Mercoledì 8 Maggio 2024

Pensioni, le novità sull’anticipo. Ape possibile restando al lavoro

Le ipotesi allo studio. Due finestre per l’uscita gratuita

Pensionati davanti alla sede Inps di Milano (Newpress)

Pensionati davanti alla sede Inps di Milano (Newpress)

Roma, 28 marzo 2017 - I lavoratori che chiederanno l’Ape volontario potranno anche continuare a lavorare e, dunque, a versare i contributi e a far lievitare la pensione. È l’ultima frontiera dello strumento lanciato dalla legge di Bilancio e che ora, con questa integrazione nei decreti attuativi, si sdoppia nella finalità: da un lato potrà servire per anticipare l’uscita dal lavoro ma, dall’altro, potrà essere usato anche come un vero e proprio prestito garantito di fatto dalla pensione futura. In pratica, un’entrata aggiuntiva mensile che per tre anni e sette mesi al massimo si somma allo stipendio e che andrà restituita a rate dal momento del pensionamento. Nello stesso tempo, tutto è pronto anche per la gran corsa dell’Ape sociale e del canale agevolato per i precoci. Il primo giro per presentare le domande per questi trattamenti agevolati scatterà il primo maggio e si concluderà il 30 giugno. Il secondo si aprirà il primo luglio e si chiuderà il 30 novembre. E così i primi assegni potranno essere pagati tra ottobre e novembre, mentre gli altri, se resteranno risorse, tra gennaio e febbraio 2018. Il tutto con l’età del richiedente a far da criterio per le graduatorie. 

I decreti attuativi, insomma, sono sulla rampa di lancio e, come confermano sia Tito Boeri sia il regista dell’operazione, il professore Marco Leonardi, capo del team economico di Palazzo Chigi, «ci siamo, è questione di qualche giorno se non di ore». Ma, varati i provvedimenti attuativi, si tratterà di attendere il via libera di Consiglio di Stato e Corte dei Conti, anche se i tecnici della Presidenza e del Lavoro confidano in un rapido semaforo verde.  Ma vediamo le ultime novità in cantiere alla luce delle bozze più aggiornate dei provvedimenti. La prima riguarda l’Ape volontario. In pratica, i lavoratori con almeno 63 anni potranno chiedere di anticipare l’uscita di 3 anni e 7 mesi al massimo: a garantire il reddito fino al pensionamento sarà l’Ape, pari a un massimo dell’85% della futura pensione. A finanziarlo, un prestito ventennale che graverà sul trattamento previdenziale con una rata pari al 4,6-4,7% per ogni anno di anticipo. La novità emersa ieri è che la stessa somma mensile potrà essere chiesta anche senza lasciare il lavoro: in sostanza, diventa un reddito aggiuntivo rispetto allo stipendio, frutto di un prestito con le stesse caratteristiche e condizioni dell’Ape. 

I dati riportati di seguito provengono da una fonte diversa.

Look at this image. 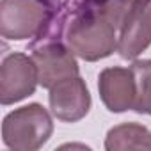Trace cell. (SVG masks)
I'll return each mask as SVG.
<instances>
[{"label": "cell", "mask_w": 151, "mask_h": 151, "mask_svg": "<svg viewBox=\"0 0 151 151\" xmlns=\"http://www.w3.org/2000/svg\"><path fill=\"white\" fill-rule=\"evenodd\" d=\"M117 27L109 18L80 6L68 25L66 45L77 57L96 62L117 52Z\"/></svg>", "instance_id": "6da1fadb"}, {"label": "cell", "mask_w": 151, "mask_h": 151, "mask_svg": "<svg viewBox=\"0 0 151 151\" xmlns=\"http://www.w3.org/2000/svg\"><path fill=\"white\" fill-rule=\"evenodd\" d=\"M55 16L53 0H2L0 34L11 41L41 37Z\"/></svg>", "instance_id": "7a4b0ae2"}, {"label": "cell", "mask_w": 151, "mask_h": 151, "mask_svg": "<svg viewBox=\"0 0 151 151\" xmlns=\"http://www.w3.org/2000/svg\"><path fill=\"white\" fill-rule=\"evenodd\" d=\"M53 133L50 112L39 103L14 109L2 121V140L14 151H37Z\"/></svg>", "instance_id": "3957f363"}, {"label": "cell", "mask_w": 151, "mask_h": 151, "mask_svg": "<svg viewBox=\"0 0 151 151\" xmlns=\"http://www.w3.org/2000/svg\"><path fill=\"white\" fill-rule=\"evenodd\" d=\"M37 86L39 77L32 57L20 52L4 57L0 66V103L4 107L32 96Z\"/></svg>", "instance_id": "277c9868"}, {"label": "cell", "mask_w": 151, "mask_h": 151, "mask_svg": "<svg viewBox=\"0 0 151 151\" xmlns=\"http://www.w3.org/2000/svg\"><path fill=\"white\" fill-rule=\"evenodd\" d=\"M36 62L37 68V77H39V86L43 89H52L55 84L77 77L80 73L77 57L73 50L62 43H46L37 48H34L30 55Z\"/></svg>", "instance_id": "5b68a950"}, {"label": "cell", "mask_w": 151, "mask_h": 151, "mask_svg": "<svg viewBox=\"0 0 151 151\" xmlns=\"http://www.w3.org/2000/svg\"><path fill=\"white\" fill-rule=\"evenodd\" d=\"M151 45V0H137L126 13L117 37L123 59L135 60Z\"/></svg>", "instance_id": "8992f818"}, {"label": "cell", "mask_w": 151, "mask_h": 151, "mask_svg": "<svg viewBox=\"0 0 151 151\" xmlns=\"http://www.w3.org/2000/svg\"><path fill=\"white\" fill-rule=\"evenodd\" d=\"M48 101L52 114L64 123H77L84 119L91 109V94L80 75L55 84L50 89Z\"/></svg>", "instance_id": "52a82bcc"}, {"label": "cell", "mask_w": 151, "mask_h": 151, "mask_svg": "<svg viewBox=\"0 0 151 151\" xmlns=\"http://www.w3.org/2000/svg\"><path fill=\"white\" fill-rule=\"evenodd\" d=\"M98 91L109 112L121 114L126 110H133L135 77L132 68H105L98 77Z\"/></svg>", "instance_id": "ba28073f"}, {"label": "cell", "mask_w": 151, "mask_h": 151, "mask_svg": "<svg viewBox=\"0 0 151 151\" xmlns=\"http://www.w3.org/2000/svg\"><path fill=\"white\" fill-rule=\"evenodd\" d=\"M107 151L147 149L151 151V130L139 123H123L109 130L105 137Z\"/></svg>", "instance_id": "9c48e42d"}, {"label": "cell", "mask_w": 151, "mask_h": 151, "mask_svg": "<svg viewBox=\"0 0 151 151\" xmlns=\"http://www.w3.org/2000/svg\"><path fill=\"white\" fill-rule=\"evenodd\" d=\"M135 77V105L133 110L139 114L151 116V59L133 60L130 66Z\"/></svg>", "instance_id": "30bf717a"}, {"label": "cell", "mask_w": 151, "mask_h": 151, "mask_svg": "<svg viewBox=\"0 0 151 151\" xmlns=\"http://www.w3.org/2000/svg\"><path fill=\"white\" fill-rule=\"evenodd\" d=\"M137 0H82V6L94 9L96 13L109 18L119 30L126 13L130 11V7Z\"/></svg>", "instance_id": "8fae6325"}]
</instances>
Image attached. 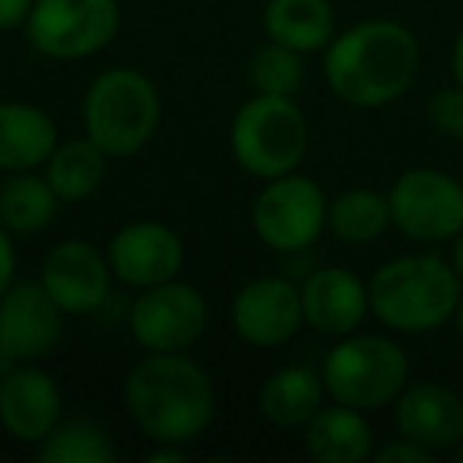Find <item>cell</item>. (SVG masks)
<instances>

Quanto all’Ape sociale (destinata a lavoratori svantaggiati come i disoccupati, coloro che assistono familiari disabili, invalidi al 74% o che appartengono a categorie con attività gravose) o al canale per i precoci (chi ha cominciato a lavorare prima dei 19 anni e ha raggiunto i 41 di attività), la novità è più che altro una conferma. In sostanza, essendo le risorse limitate (300 milioni per l’Ape gratuita e 360 per i precoci), si procederà da un lato attraverso il meccanismo delle finestre (quelle indicate) e dall’altro con verifiche e monitoraggio a tappe, con graduatorie basate sull’età anagrafica, fino a esaurimento fondi. In sostanza, si farà una prima classifica entro il 30 settembre, sulla base delle domande presentate tra maggio e giugno, seguendo il criterio dell’età del lavoratore. Al primo posto il più anziano, all’ultimo il più giovane. A quel punto si vedrà se rimangono risorse per la seconda tranche.